II. — L'analyse du morceau. - Distinguez les différentes parties du récit : a) Question posée par le roi à Zadig; b) Moyen indiqué par ce dernier pour trouver un financier probe; c) Avis donné aux candidats à l'emploi de receveur des deniers; d) Passage des candidats dans une galerie obscure, avant d'arriver au salon; e) La danse; — constatations; f) Décision du roi); En quoi consiste l'action dans ce récit? Le roi prit-il tout d'abord au sérieux la proposition de Zadig? ( Vous vous moquez.... — Rapprochez le mot de Beaumarchais : il fallait un calculateur ; ce fut un danseur qui l'obtint) ; Que fit Zadig, le roi l'ayant autorisé à tenter l'épreuve proposée? Pourquoi les candidats devaient-ils être vêtus de soie légère? Pourquoi tous, — sauf un, — dansaient-ils pesamment, avaient-ils les mains collées à leurs côtés? Que pensez-vous de la décision du roi ?

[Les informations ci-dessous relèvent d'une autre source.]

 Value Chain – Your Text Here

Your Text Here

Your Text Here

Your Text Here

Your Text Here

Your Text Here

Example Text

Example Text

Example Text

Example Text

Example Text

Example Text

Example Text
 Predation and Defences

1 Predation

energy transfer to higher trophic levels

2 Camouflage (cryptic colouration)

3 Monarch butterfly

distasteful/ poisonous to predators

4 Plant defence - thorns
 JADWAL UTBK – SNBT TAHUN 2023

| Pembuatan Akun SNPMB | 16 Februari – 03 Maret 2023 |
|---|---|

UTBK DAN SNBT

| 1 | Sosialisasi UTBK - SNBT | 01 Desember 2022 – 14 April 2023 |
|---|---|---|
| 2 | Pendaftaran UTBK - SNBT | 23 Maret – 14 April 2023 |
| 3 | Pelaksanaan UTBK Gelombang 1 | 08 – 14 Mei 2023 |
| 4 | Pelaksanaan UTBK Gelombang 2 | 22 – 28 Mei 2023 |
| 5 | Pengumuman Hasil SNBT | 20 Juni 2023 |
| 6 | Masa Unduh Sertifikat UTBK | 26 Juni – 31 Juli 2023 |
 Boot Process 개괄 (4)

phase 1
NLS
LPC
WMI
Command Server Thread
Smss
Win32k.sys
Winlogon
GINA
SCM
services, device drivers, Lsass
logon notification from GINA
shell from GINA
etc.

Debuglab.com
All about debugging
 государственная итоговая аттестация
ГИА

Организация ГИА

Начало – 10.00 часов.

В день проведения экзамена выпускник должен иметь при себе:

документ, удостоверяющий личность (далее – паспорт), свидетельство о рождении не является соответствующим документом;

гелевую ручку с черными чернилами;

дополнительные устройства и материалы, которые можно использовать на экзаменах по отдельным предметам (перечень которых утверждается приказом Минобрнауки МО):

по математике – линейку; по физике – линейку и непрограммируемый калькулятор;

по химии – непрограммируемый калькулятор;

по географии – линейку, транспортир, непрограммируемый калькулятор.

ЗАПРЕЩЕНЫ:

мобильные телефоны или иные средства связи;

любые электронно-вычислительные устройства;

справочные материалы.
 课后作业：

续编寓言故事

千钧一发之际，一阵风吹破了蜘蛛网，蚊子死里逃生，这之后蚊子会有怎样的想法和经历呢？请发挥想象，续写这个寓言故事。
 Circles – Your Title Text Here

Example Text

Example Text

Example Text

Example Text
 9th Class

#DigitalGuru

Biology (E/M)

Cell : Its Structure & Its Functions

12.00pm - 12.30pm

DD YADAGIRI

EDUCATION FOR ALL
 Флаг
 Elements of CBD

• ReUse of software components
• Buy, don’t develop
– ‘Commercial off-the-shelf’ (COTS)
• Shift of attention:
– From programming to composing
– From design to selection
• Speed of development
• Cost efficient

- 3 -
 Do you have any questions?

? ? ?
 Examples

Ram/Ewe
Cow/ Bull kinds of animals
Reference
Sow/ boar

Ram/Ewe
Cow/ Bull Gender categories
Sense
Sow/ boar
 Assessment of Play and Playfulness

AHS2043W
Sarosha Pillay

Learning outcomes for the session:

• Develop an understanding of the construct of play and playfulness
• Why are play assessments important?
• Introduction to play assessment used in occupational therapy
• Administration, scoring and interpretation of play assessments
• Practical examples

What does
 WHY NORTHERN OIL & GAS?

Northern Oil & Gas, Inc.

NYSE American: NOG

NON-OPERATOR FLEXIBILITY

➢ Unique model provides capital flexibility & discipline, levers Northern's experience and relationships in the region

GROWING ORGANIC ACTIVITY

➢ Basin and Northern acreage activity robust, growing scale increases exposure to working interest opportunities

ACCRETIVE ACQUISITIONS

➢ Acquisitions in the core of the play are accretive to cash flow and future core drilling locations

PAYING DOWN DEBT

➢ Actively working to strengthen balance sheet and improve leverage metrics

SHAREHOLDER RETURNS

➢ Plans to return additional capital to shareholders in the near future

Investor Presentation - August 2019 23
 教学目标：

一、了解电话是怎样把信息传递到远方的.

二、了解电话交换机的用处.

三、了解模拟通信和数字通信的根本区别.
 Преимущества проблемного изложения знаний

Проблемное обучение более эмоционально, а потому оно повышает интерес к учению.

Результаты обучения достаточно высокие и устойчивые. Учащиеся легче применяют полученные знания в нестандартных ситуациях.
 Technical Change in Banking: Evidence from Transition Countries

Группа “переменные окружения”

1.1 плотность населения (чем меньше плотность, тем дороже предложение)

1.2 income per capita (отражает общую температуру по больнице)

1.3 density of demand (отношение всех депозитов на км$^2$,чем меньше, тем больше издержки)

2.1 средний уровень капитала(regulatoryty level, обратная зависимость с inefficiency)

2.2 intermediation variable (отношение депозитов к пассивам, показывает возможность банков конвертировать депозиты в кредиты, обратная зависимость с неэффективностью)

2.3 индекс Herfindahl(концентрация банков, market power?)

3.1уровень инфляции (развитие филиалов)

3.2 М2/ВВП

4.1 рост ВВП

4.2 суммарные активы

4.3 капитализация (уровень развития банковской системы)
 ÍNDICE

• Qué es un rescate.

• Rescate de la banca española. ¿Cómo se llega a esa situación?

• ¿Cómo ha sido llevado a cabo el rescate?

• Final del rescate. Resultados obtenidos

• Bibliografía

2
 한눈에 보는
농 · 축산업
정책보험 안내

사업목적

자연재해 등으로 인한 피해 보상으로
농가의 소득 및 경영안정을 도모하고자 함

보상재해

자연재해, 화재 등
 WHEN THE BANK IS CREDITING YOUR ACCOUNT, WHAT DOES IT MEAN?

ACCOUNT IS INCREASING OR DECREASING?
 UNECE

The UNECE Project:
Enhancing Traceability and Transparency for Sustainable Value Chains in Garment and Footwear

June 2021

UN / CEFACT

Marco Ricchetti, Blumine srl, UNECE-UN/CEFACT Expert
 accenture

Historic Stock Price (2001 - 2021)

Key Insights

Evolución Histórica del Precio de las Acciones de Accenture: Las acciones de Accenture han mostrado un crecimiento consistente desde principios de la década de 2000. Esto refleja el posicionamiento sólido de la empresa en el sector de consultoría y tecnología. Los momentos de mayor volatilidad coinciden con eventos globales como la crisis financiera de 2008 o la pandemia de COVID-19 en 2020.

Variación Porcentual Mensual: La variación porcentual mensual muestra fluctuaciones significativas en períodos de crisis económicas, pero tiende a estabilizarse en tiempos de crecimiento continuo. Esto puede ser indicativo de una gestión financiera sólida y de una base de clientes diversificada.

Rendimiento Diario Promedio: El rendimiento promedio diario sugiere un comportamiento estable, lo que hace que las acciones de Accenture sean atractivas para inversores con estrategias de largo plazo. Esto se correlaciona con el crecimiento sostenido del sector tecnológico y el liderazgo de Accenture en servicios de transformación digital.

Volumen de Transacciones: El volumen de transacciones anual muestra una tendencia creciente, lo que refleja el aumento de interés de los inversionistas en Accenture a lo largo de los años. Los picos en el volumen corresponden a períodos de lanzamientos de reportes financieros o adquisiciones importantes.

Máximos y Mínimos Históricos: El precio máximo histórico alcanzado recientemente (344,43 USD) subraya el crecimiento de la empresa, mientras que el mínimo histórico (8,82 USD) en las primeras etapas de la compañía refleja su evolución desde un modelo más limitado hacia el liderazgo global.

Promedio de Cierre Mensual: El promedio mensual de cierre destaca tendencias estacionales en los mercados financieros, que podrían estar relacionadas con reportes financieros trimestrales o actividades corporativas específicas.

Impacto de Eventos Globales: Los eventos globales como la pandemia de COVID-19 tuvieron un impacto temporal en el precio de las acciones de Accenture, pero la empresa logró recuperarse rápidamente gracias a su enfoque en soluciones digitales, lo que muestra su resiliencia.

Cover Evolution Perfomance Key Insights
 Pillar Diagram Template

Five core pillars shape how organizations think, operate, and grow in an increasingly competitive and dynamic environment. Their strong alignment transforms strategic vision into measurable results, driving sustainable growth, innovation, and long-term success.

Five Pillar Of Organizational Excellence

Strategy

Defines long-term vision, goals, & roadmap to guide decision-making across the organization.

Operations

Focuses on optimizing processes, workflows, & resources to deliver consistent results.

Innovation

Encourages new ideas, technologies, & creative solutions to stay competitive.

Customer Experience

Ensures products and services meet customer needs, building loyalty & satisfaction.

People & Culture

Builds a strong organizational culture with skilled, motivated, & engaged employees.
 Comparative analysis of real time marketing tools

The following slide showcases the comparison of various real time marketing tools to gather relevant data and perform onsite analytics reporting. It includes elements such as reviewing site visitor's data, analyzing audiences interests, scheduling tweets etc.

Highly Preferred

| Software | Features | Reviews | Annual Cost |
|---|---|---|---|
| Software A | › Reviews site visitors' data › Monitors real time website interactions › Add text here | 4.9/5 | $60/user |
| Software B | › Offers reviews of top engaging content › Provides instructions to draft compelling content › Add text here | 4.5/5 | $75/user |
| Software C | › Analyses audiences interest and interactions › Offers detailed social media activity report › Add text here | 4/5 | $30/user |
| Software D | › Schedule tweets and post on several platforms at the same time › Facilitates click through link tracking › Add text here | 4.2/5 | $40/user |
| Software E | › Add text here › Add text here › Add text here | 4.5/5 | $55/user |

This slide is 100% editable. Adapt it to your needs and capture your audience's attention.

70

III. — Le style ; — les expressions. — Quelles vous paraissent être les qualités dominantes du style, dans ce morceau? (la clarté, le naturel; s'attacher à faire ressortir ces deux qualités) ; Montrez la propriété des termes (Ex:: Je ne vous réponds pas qu'il sera le plus habile, mais je vous assure que ce sera indubitablement le plus honnête homme...); Quel est le sens des expressions suivantes : avoir les mains nettes, -quelque secret surnaturel ?
IV. — La grammaire. — Indiquez un synonyme de corridor, — de fripon; Quelle est la composition de chacun des mots suivants : surnaturel, infaillible; — antichambre? Distinguez les propositions contenues dans la première phrase du troisième alinéa : Nabussan fut bien plus étonné...; nature de chacune d'elles ; Nature et fonction de chacun des mots suivants : que si on le lui avait donné....
Rédaction. — Montrez que Zadig a fait preuve de sagesse en donnant au roi le conseil de choisir comme trésorier un bon danseur. Cependant, ce bon danseur aura-t-il nécessairement toutes les qualités que l'on peut exiger d'un trésorier? (Songer au mot ironique de Beaumarchais :... Il fallait un calculateur; ce fut un danseur qui l'obtint.)